Remember, Price Matters. In today's economy, risky assets are a bigger gamble than ever, yet some folks are trying to pump up their returns with junk bonds, distressed assets and the like. "Higher risk does not always lead to higher returns. In fact, right now, the risk of losing money is far greater than it would be under normal circumstances," says Wenning.

Forget the Crowds. Not only are some investors running to assets that are recent top performers, they are often paying top dollar for them.

"Don't follow the crowd. Many are being a sucker for what's popular at the moment, like gold, which is a hypothetical asset," says Leader.

Chasing performance is like driving a car by looking in the rearview mirror, adds Jerry Miccolis, chief investment officer at Brinton Eaton.

Avoid the Temptation to Stand Still. Uncertainty and fear leaves many with a certain sense of paralysis. Investors decide to do nothing. "Failure to plan is like having a float without a motor, you'll go nowhere," says Rose Greene, a certified financial planner with Rose Greene Financial Services. Not making a decision can be just as detrimental as making the wrong decision.

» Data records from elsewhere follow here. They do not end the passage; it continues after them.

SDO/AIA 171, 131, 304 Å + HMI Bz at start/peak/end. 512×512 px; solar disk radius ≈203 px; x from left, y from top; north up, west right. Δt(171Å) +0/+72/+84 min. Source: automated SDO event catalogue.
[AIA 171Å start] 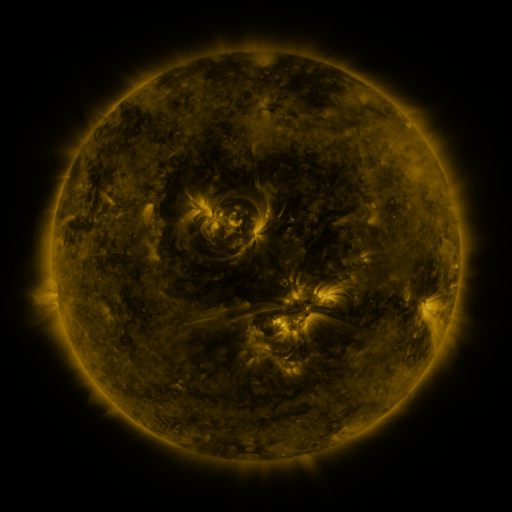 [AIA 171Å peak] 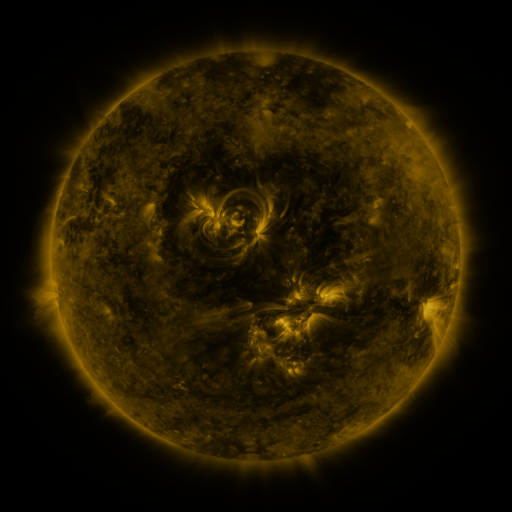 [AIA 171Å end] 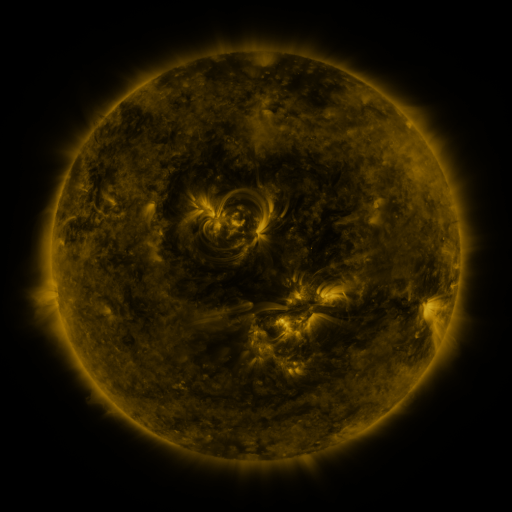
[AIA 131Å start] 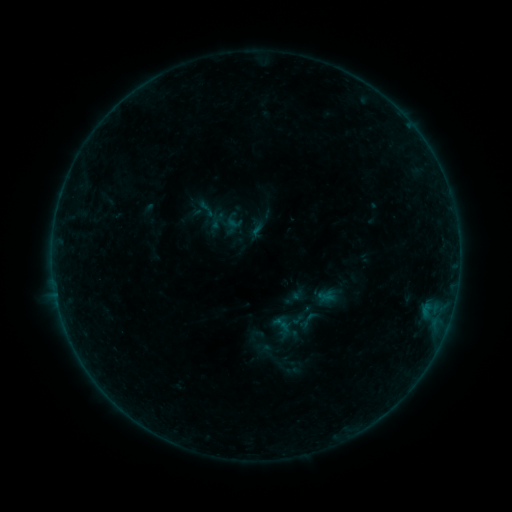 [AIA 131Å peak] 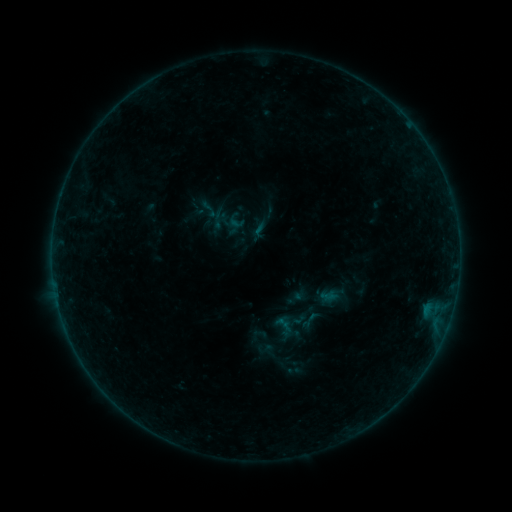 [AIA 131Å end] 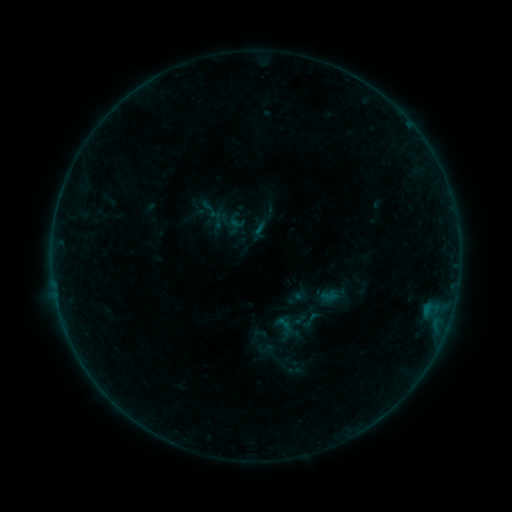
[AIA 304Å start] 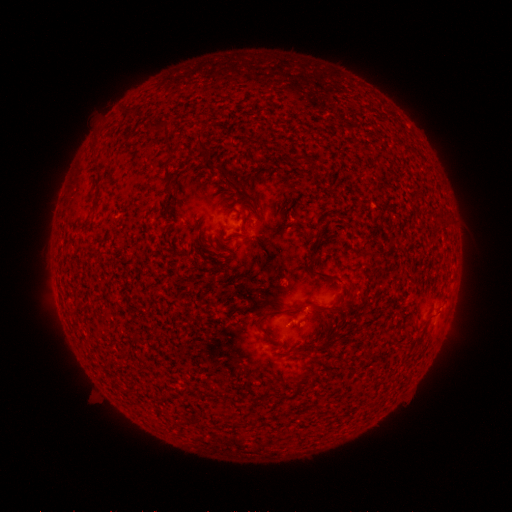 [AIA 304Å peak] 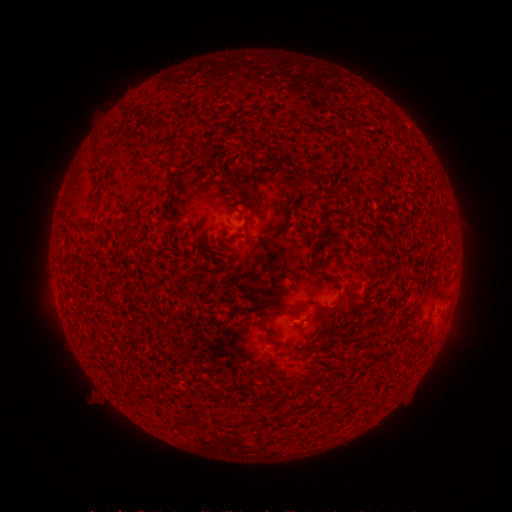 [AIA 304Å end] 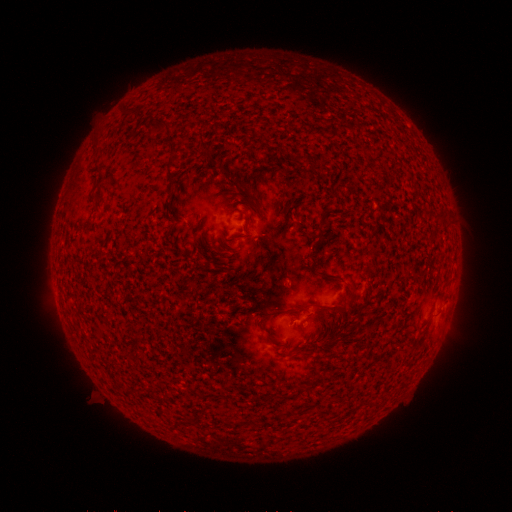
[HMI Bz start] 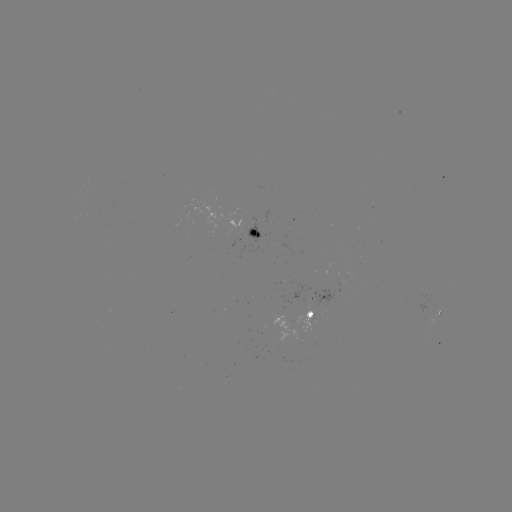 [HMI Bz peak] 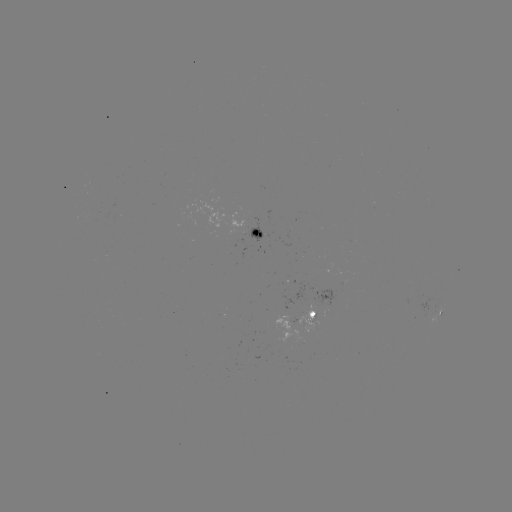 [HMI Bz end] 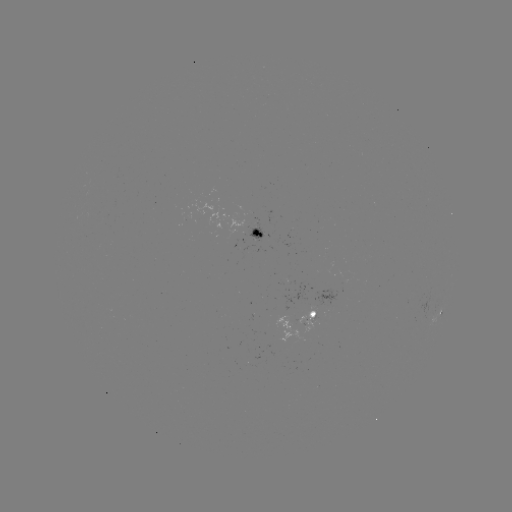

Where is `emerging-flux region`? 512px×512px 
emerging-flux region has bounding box [248, 223, 263, 242].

Be Nimble. You don't want to jump in and out of the market, but you do want to periodically examine your portfolio to see how it lines up with your goals and objectives, and then rebalance it accordingly. You might even need to be a bit more tactical in your approach.

"The old buy and hold style of investing no longer works," says Greene. "In this current environment, this strategy will result in returns that go up and go down, but over a 10-year period may go nowhere. It's important to take a tactical approach to investing. Buy and hold may work if you are very young with a long time horizon before retirement."

Most important: Fight fear and emotion with perspective, and remember that what you do today impacts what you'll have tomorrow.